START Excerpted text
Basic statistics, quantiles.

 # Basic statistics
unique_products = .N, # Number of unique products
revenue_total = sum(revenue), # Total revenue
mean_revenue = mean(revenue), # Mean revenue per product
median_revenue = median(revenue), # Median revenue
revenue_sd = sd(revenue), # Revenue standard deviation

# Quantile values
q20 = quantile(revenue, 0.2), # 20th percentile
q40 = quantile(revenue, 0.4), # 40th percentile
q60 = quantile(revenue, 0.6), # 60th percentile
q80 = quantile(revenue, 0.8), # 80th percentile

Count measures.

 # Count measures
above_mean_n = sum(revenue > mean(revenue)), # Number of products above mean
above_2mean_n = sum(revenue > 2*mean(revenue)), # Number of products above 2x mean
top_quartile_n = sum(revenue > quantile(revenue, 0.75)), # Number of products in top quartile
zero_revenue_n = sum(revenue == 0), # Number of products with zero revenue
within_1sd_n = sum(abs(revenue - mean(revenue)) <= sd(revenue)), # Products within 1 SD
within_2sd_n = sum(abs(revenue - mean(revenue)) <= 2*sd(revenue)), # Products within 2 SD

Revenue above (or below) the threshold.

  # Revenue above threshold
rev_above_mean = sum(revenue[revenue > mean(revenue)]) # Revenue from products above mean
), month]

The resulting table has 40 columns, and 72 rows (months).

As mentioned earlier, it is difficult to imagine, one would work with 40 ratios, so I am rather showing a method how to calculate them, and one should pick relevant ones. As always, it is good to visualize and see how they relate to each other.

Selected ratios over time

We can calculate correlation matrix between all ratios, or selected subset.

# Select key metrics for a clearer visualization
key_metrics <- c("gini", "hhi", "atkinson", "theil", "entropy", "hoover",
"top1_share", "top3_share", "top5_share", "unique_products")

cor_matrix <- x3_ineq_dt[, .SD, .SDcols = key_metrics] |> cor()

Change column names to more friendly names.

# Make variable names more readable
pretty_names <- c(
"Gini", "HHI", "Atkinson", "Theil", "Entropy", "Hoover",
"Top 1%", "Top 3%", "Top 5%", "Products"
)
colnames(cor_matrix) <- rownames(cor_matrix) <- pretty_names

And render the plot.

corrplot::corrplot(cor_matrix, 
type = "upper",
method = "color",
tl.col = "black",
tl.srt = 45,
diag = F,
order = "AOE")
Correlation matrix, selected ratios

And then we can plot some interesting pairs. Of course, some of them have positive or negative correlation by definition, while in other cases it is not that obvious.

Selected ratios, with negative correlation

Show me the money

We started analysis with ratios and Lorenz curve as a top-down overview. It is a good start, but there are two complications — the ratios have a relatively broad range, when the business is doing ok, and there is hardly connection to actionable insights. Even if we notice that the ratio is on the edge, or outside of the safe range, it is unclear what we should do. And instructions like “decrease concentration” are a little ambiguous.

E-commerce talks and breaths products, so to make analysis relatable, we need to reference to particular products. People would also like to understand which products constitute core 50%, 80% of revenue, and equally important, if these products stay consistently as top contributors.
END Excerpted text
START Record set
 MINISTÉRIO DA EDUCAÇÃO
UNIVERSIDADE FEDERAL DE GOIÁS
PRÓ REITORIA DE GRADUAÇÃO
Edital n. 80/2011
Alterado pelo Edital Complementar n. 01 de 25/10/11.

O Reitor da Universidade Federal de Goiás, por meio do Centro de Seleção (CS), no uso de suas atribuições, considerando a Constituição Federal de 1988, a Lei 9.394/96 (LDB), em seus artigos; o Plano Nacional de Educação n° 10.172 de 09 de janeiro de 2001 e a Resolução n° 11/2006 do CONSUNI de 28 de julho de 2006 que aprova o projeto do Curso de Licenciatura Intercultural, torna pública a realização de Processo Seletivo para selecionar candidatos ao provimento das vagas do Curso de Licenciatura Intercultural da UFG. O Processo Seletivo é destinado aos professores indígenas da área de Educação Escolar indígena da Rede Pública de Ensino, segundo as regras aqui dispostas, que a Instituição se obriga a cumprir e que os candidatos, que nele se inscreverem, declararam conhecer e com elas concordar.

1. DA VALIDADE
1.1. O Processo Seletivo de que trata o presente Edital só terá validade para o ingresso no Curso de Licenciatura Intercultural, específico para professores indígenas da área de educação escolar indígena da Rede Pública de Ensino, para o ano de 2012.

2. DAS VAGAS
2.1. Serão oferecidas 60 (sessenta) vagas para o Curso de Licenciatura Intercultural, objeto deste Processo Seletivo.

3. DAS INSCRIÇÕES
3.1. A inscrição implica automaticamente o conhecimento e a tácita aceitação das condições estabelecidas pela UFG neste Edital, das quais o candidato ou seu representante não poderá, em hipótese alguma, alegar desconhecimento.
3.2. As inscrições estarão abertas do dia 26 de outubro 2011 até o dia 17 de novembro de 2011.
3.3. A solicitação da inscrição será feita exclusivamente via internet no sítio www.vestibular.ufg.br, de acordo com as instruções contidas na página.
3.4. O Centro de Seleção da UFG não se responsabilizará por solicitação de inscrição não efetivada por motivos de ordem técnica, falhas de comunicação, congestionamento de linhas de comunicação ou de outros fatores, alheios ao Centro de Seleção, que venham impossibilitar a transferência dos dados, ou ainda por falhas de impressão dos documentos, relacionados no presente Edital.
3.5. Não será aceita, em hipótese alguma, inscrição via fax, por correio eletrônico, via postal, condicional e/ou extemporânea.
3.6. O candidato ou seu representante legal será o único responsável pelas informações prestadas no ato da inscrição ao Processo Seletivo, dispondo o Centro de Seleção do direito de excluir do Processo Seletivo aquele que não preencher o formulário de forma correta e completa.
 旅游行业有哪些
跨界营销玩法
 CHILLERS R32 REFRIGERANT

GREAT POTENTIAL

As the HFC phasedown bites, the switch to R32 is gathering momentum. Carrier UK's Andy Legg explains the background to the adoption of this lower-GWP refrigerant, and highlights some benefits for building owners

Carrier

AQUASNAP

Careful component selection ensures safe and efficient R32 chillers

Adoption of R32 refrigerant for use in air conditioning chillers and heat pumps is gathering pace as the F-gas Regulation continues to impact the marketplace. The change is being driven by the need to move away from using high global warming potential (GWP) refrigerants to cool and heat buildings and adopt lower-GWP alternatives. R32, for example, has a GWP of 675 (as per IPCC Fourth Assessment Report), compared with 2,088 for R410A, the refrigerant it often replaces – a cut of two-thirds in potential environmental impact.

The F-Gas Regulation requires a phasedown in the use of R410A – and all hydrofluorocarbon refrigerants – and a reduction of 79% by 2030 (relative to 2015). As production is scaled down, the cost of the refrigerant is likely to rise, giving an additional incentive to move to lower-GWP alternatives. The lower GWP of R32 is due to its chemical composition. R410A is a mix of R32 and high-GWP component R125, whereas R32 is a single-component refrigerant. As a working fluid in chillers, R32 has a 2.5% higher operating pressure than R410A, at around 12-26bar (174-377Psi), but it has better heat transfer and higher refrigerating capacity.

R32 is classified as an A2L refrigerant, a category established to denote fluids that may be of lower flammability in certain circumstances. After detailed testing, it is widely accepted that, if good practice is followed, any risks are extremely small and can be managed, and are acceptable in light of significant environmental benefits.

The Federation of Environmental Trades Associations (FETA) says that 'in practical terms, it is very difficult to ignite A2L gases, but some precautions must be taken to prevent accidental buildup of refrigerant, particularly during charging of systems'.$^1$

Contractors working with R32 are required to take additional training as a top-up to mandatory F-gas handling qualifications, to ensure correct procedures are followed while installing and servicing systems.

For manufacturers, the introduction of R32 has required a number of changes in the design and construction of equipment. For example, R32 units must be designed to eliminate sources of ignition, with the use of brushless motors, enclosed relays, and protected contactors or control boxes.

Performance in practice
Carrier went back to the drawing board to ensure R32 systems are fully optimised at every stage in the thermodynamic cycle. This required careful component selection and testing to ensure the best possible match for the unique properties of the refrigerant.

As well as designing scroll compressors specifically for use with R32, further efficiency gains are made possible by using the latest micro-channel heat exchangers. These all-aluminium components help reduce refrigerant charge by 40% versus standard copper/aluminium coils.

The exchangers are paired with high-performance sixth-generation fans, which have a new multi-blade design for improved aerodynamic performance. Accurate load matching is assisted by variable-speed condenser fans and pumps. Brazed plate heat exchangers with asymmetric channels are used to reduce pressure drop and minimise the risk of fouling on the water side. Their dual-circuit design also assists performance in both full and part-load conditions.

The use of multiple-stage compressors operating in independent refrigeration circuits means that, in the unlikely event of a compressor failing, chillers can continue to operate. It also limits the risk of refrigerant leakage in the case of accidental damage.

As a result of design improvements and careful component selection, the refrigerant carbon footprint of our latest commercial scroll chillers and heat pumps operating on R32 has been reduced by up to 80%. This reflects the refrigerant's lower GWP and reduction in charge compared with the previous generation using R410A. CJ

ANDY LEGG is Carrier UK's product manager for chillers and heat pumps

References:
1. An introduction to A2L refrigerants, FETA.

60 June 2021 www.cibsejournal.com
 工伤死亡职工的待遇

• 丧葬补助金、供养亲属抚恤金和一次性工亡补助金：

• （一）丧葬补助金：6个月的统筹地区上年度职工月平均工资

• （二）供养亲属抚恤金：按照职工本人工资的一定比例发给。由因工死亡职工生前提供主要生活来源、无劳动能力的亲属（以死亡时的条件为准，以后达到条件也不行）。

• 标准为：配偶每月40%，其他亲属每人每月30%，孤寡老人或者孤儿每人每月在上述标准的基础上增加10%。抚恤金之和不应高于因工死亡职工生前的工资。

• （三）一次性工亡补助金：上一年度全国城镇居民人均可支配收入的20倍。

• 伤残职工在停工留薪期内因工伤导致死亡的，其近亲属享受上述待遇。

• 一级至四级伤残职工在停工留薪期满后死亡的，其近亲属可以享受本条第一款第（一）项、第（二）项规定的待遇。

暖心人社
END Record set
[What you need to do] Please repeat the excerpted text from "We can calculate" down to "key_metrics] |> cor()", changing "key_metrics" to "core_metrics" throughout.

[Completed task]
We can calculate correlation matrix between all ratios, or selected subset.

# Select key metrics for a clearer visualization
core_metrics <- c("gini", "hhi", "atkinson", "theil", "entropy", "hoover",
"top1_share", "top3_share", "top5_share", "unique_products")

cor_matrix <- x3_ineq_dt[, .SD, .SDcols = core_metrics] |> cor()